La Regione ha confermato anche per il 2026 il divieto di vendite promozionali nei 30 giorni precedenti e nei 30 successivi all’avvio dei saldi, una scelta che punta a garantire trasparenza e correttezza nel mercato, tutelando la concorrenza e la fiducia dei clienti. Le regole sono chiare: in vetrina dovranno essere indicati il prezzo iniziale, lo sconto applicato e il prezzo finale, nel rispetto della normativa sul “prezzo più basso” praticato nei trenta giorni precedenti.

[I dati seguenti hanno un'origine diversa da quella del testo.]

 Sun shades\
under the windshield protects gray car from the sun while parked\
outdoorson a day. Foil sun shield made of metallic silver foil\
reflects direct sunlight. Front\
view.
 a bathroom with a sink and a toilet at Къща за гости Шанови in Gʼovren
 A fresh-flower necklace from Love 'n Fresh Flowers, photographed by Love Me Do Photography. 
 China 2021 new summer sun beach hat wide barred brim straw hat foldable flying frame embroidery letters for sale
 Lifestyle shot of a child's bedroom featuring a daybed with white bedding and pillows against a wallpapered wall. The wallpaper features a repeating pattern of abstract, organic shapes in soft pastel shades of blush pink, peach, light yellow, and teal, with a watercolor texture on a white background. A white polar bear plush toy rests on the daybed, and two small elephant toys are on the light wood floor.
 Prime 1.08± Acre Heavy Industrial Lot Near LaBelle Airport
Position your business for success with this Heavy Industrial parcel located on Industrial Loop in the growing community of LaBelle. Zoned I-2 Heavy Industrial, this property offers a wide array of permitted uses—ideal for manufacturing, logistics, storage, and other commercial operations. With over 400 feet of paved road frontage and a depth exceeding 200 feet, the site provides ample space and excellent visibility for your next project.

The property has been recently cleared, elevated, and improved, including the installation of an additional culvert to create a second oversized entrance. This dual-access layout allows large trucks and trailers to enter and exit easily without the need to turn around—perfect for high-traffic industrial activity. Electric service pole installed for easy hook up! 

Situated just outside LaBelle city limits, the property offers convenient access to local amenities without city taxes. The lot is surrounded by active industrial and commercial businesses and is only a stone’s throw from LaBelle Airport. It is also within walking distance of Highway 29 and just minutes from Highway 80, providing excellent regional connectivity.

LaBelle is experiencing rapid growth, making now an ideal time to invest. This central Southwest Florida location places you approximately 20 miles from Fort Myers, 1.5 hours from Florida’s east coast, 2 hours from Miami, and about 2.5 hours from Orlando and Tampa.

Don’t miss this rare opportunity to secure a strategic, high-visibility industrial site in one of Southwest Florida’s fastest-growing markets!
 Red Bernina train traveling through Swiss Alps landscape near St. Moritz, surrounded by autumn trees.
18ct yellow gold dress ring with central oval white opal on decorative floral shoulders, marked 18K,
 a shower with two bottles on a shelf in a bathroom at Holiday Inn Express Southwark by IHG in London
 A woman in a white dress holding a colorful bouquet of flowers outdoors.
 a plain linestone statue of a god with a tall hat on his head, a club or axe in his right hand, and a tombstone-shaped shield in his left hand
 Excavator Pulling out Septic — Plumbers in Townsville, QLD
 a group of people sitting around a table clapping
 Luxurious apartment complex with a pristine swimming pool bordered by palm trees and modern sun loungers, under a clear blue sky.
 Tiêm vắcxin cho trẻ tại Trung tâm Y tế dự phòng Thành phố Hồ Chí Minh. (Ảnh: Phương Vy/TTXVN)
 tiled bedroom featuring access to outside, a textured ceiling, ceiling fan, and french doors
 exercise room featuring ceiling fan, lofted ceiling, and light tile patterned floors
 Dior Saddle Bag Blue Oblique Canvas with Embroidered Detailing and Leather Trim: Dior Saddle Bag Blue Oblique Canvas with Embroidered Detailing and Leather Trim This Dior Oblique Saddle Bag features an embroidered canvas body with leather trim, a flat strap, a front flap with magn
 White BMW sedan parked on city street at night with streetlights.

Per il commercio molisano, composto in larga parte da piccole e medie attività, i saldi rappresentano molto più di una semplice operazione promozionale. Sono un banco di prova importante, soprattutto nei centri urbani e nei borghi, dove i negozi di prossimità continuano a svolgere un ruolo economico e sociale fondamentale.
Secondo le indicazioni di Confcommercio, i saldi restano un’occasione strategica per stimolare i consumi, a patto che vengano vissuti come un momento di equilibrio tra convenienza per il cliente e sostenibilità per le imprese. In Molise, dove il rapporto tra negoziante e consumatore è ancora diretto, questo equilibrio è spesso la chiave.
Da venerdì, dunque, luci accese sulle vetrine e cartellini ribassati: i saldi invernali entrano nel vivo anche in Molise, con l’obiettivo di trasformare lo sconto in un’opportunità concreta di rilancio per il commercio locale.